Chen Yi-Yong, Zhang Ze-Huang, Zhong Can-Yu, Song Xiao-Min, Lin Qi-Hua, Huang Chun-Mei, Huang Rong-Hui, Chen Wei
School of Life Sciences, Fujian Agriculture and Forestry University, Fuzhou 350002, China; South China Botanical Garden, Chinese Academy of Sciences, Guangzhou 510650, China.
Fruit Research Institute of Fujian Academy of Agriculture Science, Fuzhou 350013, China.
Food Chem. 2016 Jan 1;190:763-770. doi: 10.1016/j.foodchem.2015.06.023. Epub 2015 Jun 10.

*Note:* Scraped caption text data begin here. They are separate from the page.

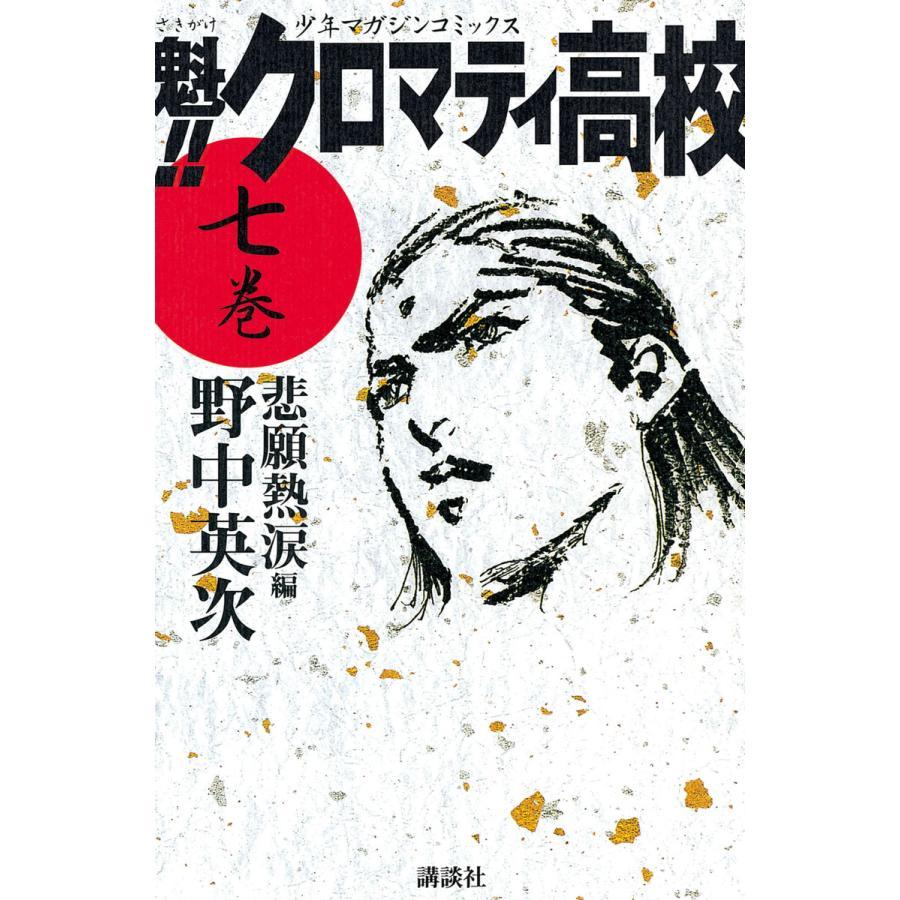魁!! クロマティ高校 (7) 悲願熱涙編 電子書籍版 / 野中英次|ebookjapan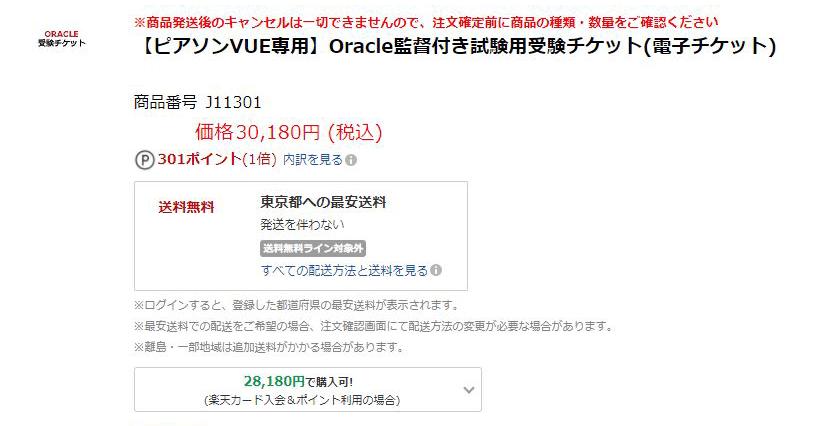 f:id:Wata_Ridley:20210124110352p:plain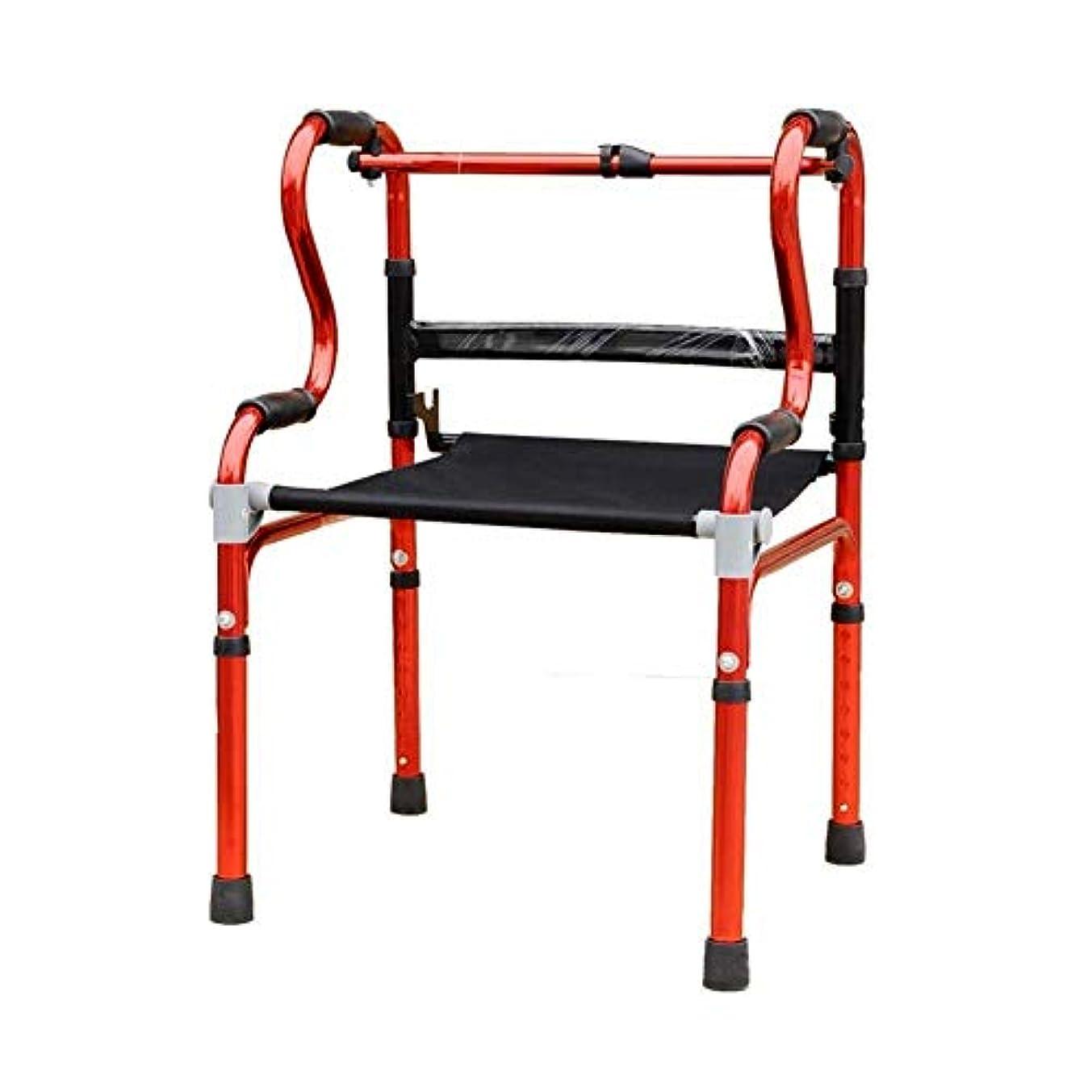 認証夜高度な軽量ウォーカー、パッド入りシートとバッグコンパクト折りたたみデザイン高齢者ウォーカー付きアルミニウムローラー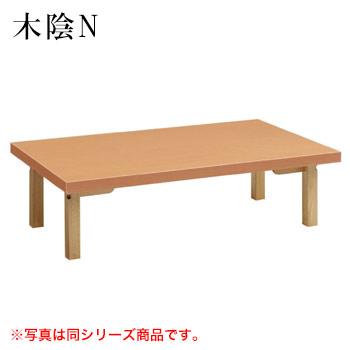テーブル 木陰Nシリーズ ナチュラルクリヤ サイズ:W600mm×D750mm×H330mm 脚部:ZMN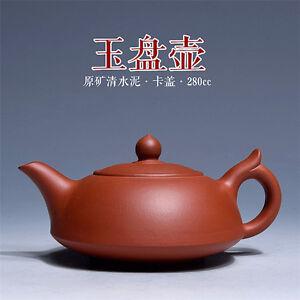 Rare Chinese handmade Lifelike Collect of yixing zisha Purple clay teapot nf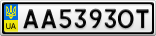 Номерной знак - AA5393OT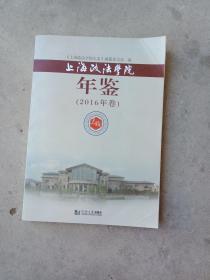 上海政法学院年鉴(2016年卷)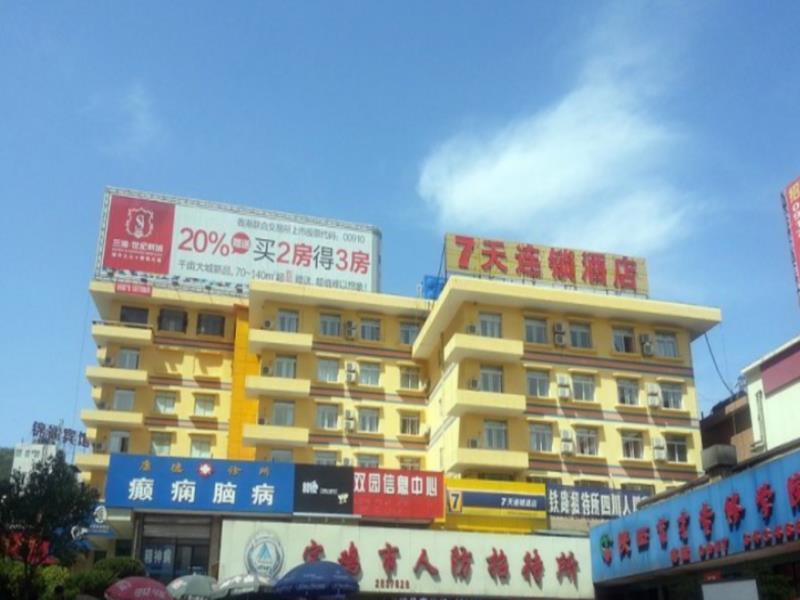 7 Days Inn Baoji Railway Station Branch, Baoji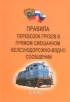 Правила перевозок грузов в прямом смешанном железнодорожно-водном сообщении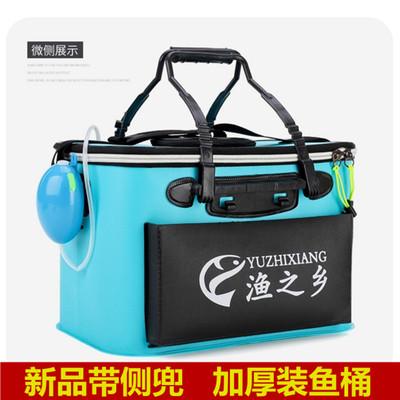 钓箱装鱼箱渔具多功能活鱼箱折叠水桶鱼护桶鱼桶钓鱼桶eva加厚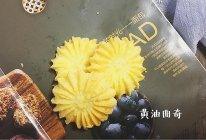 花纹不易消失的黄油曲奇#我的烘焙不将就#的做法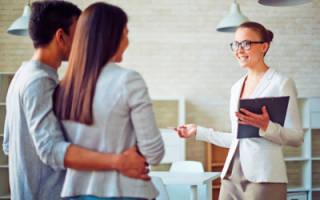 Договор на риэлторские услуги по продаже квартиры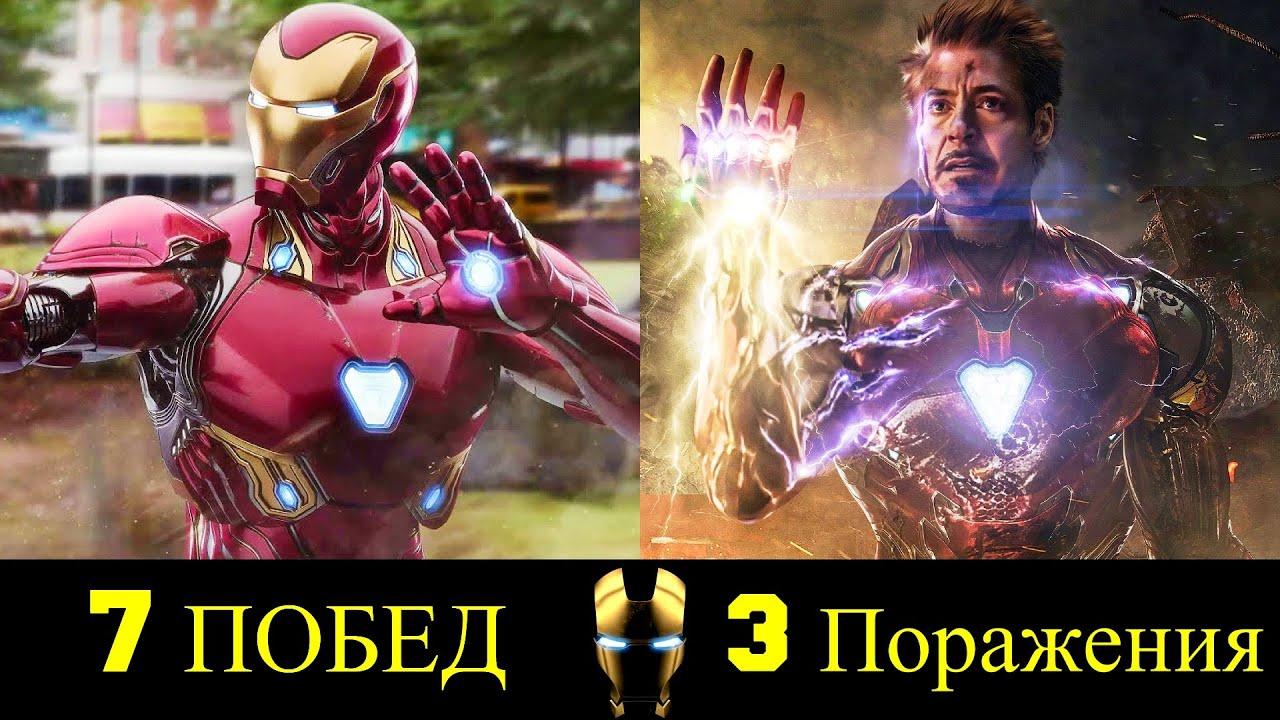 😎 Железный Человек - Все Победы и Поражения Тони Старка 👊!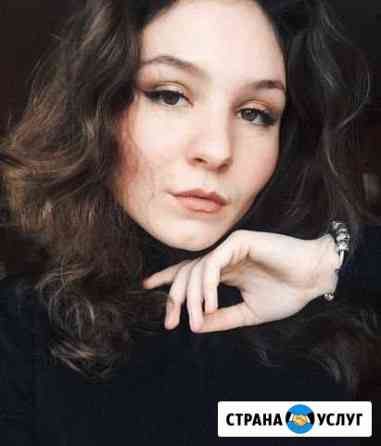 Репетитор по английскому языку Псков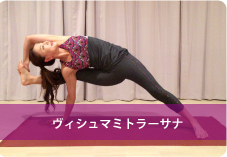 ヴィシュマミトラーサナ| 股関節をストレッチし伸ばしたい方におススメ!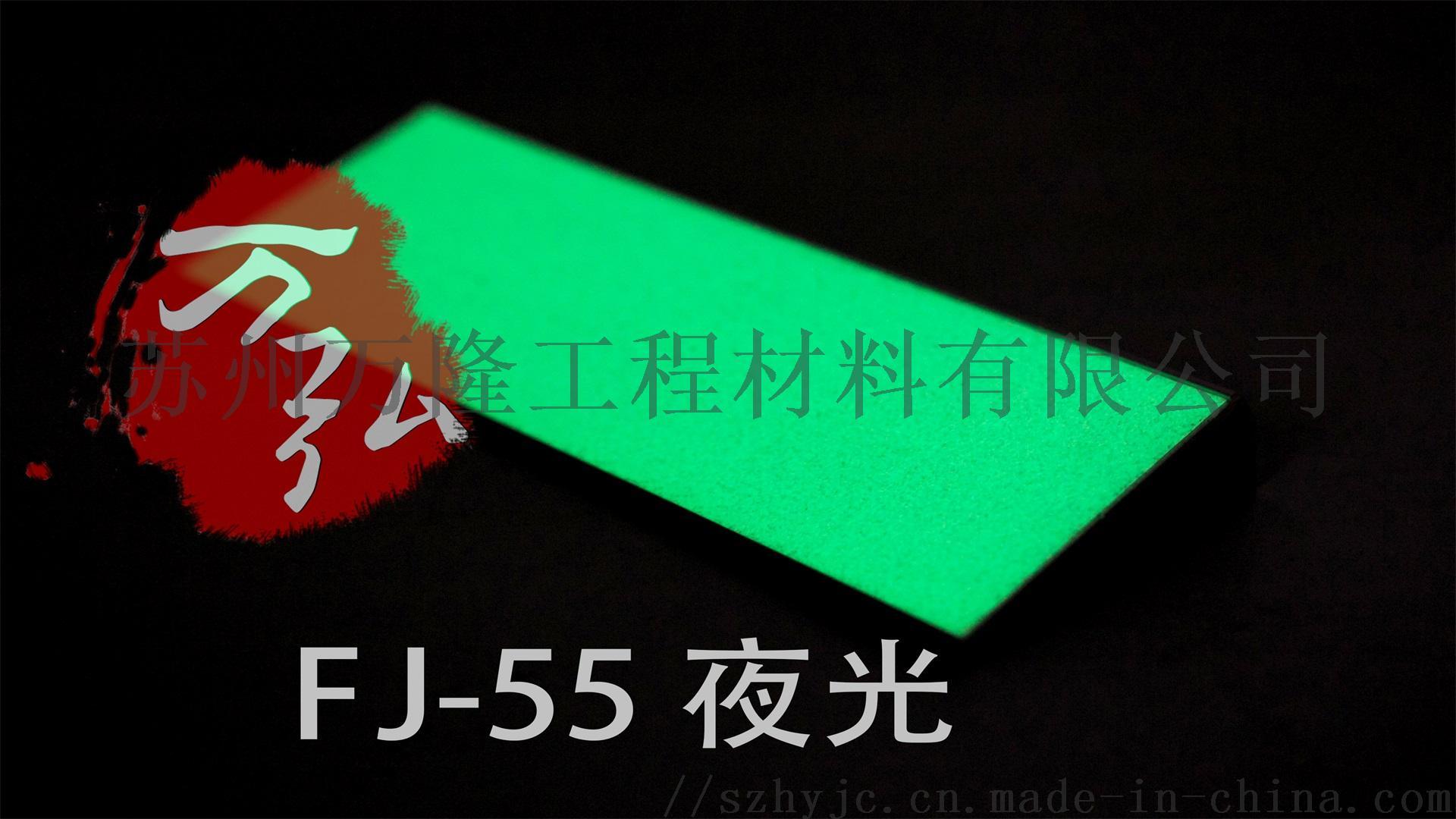 金属防滑条,铝合金防滑条价格133912185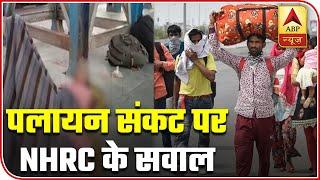NHRC sends notice to Bihar, Gujarat on plight of migrants - ABPNEWSTV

This study developed a proteome reference map of Myrica rubra fruits at the green, pink and red stages during ripening using two-dimensional gel electrophoresis (2-DE). Forty-six differentially expressed proteins were detected in the gel, of which 43 were successfully identified by matrix-assisted laser desorption ionization time-of-flight/time-of-flight mass spectrometry and protein database searching. We found that malic enzyme related to the decrease of organic acid acidity was up-regulated. The high abundance of pyruvate decarboxylase and alcohol dehydrogenase may contribute to fruit peculiar fragrant characteristics. Phenylalanine ammonia-lyase, chalcone synthase 11, UDP-glucose:flavonoid 3-O-glucosyltransferase, and anthocyanidin synthase, enzymes involved in the anthocyanin metabolic pathway, were all up-regulated. The physiological data agree with fruit proteome results. These findings provided insights into the metabolic processes and regulatory mechanisms during Chinese bayberry fruit ripening.
本研究利用二维凝胶电泳(2-DE)技术绘制了杨梅果实成熟过程中绿色、粉色和红色阶段的蛋白质组参考图谱。在凝胶中检测到46种差异表达蛋白,其中43种通过基质辅助激光解吸电离飞行时间/飞行时间质谱和蛋白质数据库搜索成功鉴定。我们发现,与有机酸酸度降低相关的苹果酸酶上调。丙酮酸脱羧酶和乙醇脱氢酶的高丰度可能有助于果实独特的香气特征。参与花青素代谢途径的苯丙氨酸解氨酶、查尔酮合酶11、UDP-葡萄糖:类黄酮3-O-葡萄糖基转移酶和花青素合酶均上调。生理数据与果实蛋白质组结果一致。这些发现为杨梅果实成熟过程中的代谢过程和调控机制提供了见解。